A travers le portrait de trois personnages (deux hommes, une femme, appartenant chacun à la classe moyenne, ce qui permet d’autant plus de s’identifier à ces profils ordinaires), Coupland dresse le portrait d’une société qui passe de l’esprit hippie au libéralisme des années 80 et au désenchantement des années 90 (si bien décrit par Bret Easton Ellis dans l’intégralité de ses romans et par Chuck Palahniuk dans son Fight Club). C’est le traumatisme du Vietnam, la découverte de la culture (l’anti-culture ?) yuppie, l’écologisme baba-cool, l’esthétique pop, l’univers des drogues plus ou moins douces…
Autant de repères qui vont façonner notre trio et qui désenchantent la vision assez idéalisée qu’on tente de nous vendre des années 70 (surtout ces derniers temps, où elles reviennent à la mode, à travers la mode, justement), qui sont pourtant la décennie où naît ce tiraillement, très moderne, entre l’envie de se réaliser et l’envie de réussir. Déchirure parfaitement incarnée par nos trois anti-héros, qui refusent de « jouer le jeu » pour tenter de s’accomplir, succombant à la sucessophobie (« peur que le succès fasse oublier ses désirs personnels et rendent incapable la réalisation des désirs de son enfance ») et à l’ironie rotulienne (« tendance réflexe à faire, dans la vie de tous les jours, des réflexions ironiques sur un ton désinvolte »).
Mais, au-delà de ces repères historiques, c’est une véritable initiation au désappointement qui se dessine à travers ces trois trajectoires ayant biberonné à des slogans -qu’on dirait « soixante-huitards » si ces anti-héros étaient français – qui ornent les têtes de chapitres et les marges du récit : « acheter n’est pas créer », « les expériences achetées ne comptent pas », « la terre n’est pas un document ». Autant de phrases qui font sourire tant elles ont un goût de « c’était mieux avant »/ « nos parents s’en sortaient mieux » qui semble se transmettre de génération en génération -d’où le X du titre, sans doute, tant le passage de l’adu/o/lescence à l’âge adulte semble toujours se manifester par une longue quête de soi-même, marquée par une phrase d’impuissance face à la réalité, que nos personnages essayent de transcender à grands coups d’histoires racontées pour bannir la peur de vieillir et l’angoisse de ne pas comprendre un monde ne correspondant pas à ses slogans ou aux définitions qu’ils s’inventent pour tenter de le saisir (« catogan ramollo : membre de la génération baby-boom, d’âge mûr, fatigué par la vie et nostalgique des temps hippies d’avant la fatigue »).

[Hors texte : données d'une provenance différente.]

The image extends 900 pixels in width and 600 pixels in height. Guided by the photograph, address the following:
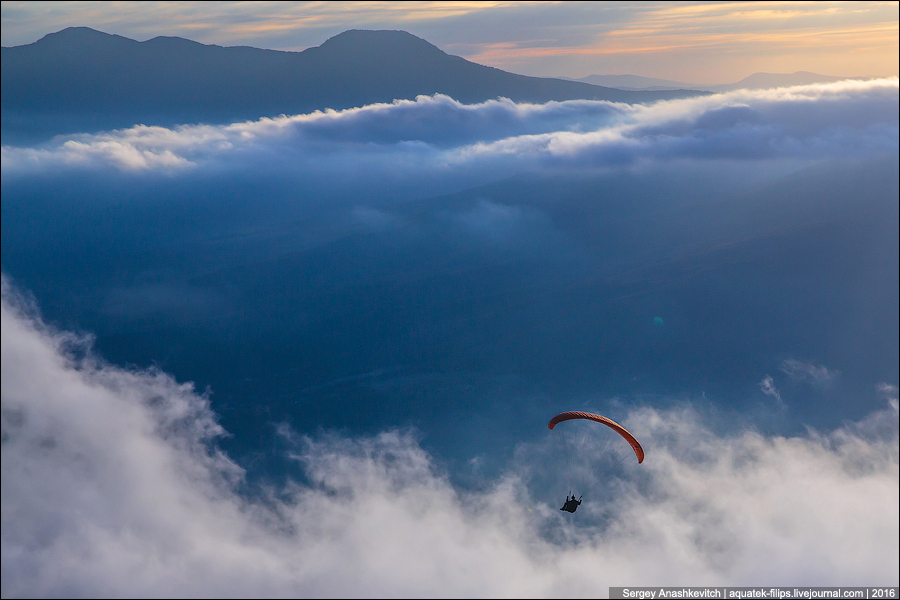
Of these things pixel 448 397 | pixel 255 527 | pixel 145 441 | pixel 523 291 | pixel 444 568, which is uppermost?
pixel 523 291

On rit beaucoup avec et de Dag, Claire et Andy. On sourit à les voir ainsi lutter contre leur peur du futur, batailler pour tenter de donner une cohérence, un sens à leur vie, mais c’est un sourire plein d’appréhension tant il est facile d’y projeter ses propres angoisses, son propre rapport au temps et au monde et au temps qui nous filent, inexorables, entre les doigts.
Il y a bien quelque chose du conte initiatique dans ces « tales of an accelerated culture » tant cette impression permanente d’être né après l’âge d’or et de vivre dans une société hyper-active et trop rapide qui déconnecte l’homme de ses aspirations profondes, semblent être trans- générationnelles.
Si vous n’en êtes pas convaincus, lisez Homo Japonicus ou les articles qui paraissent régulièrement sur ces traders qui partent faire du fromage de chèvre au fin fond du Larzac, pour fuir la pression de leur travail… et fuient ainsi un modèle de société qui échoue et les éloigne de leur identité d’être humain. Ou lisez les réflexions du trio de Génération X : elles vous sembleront sans doute très modernes… ou, dans le pire des cas, vous feront passer un excellent moment « pop » et intéressant.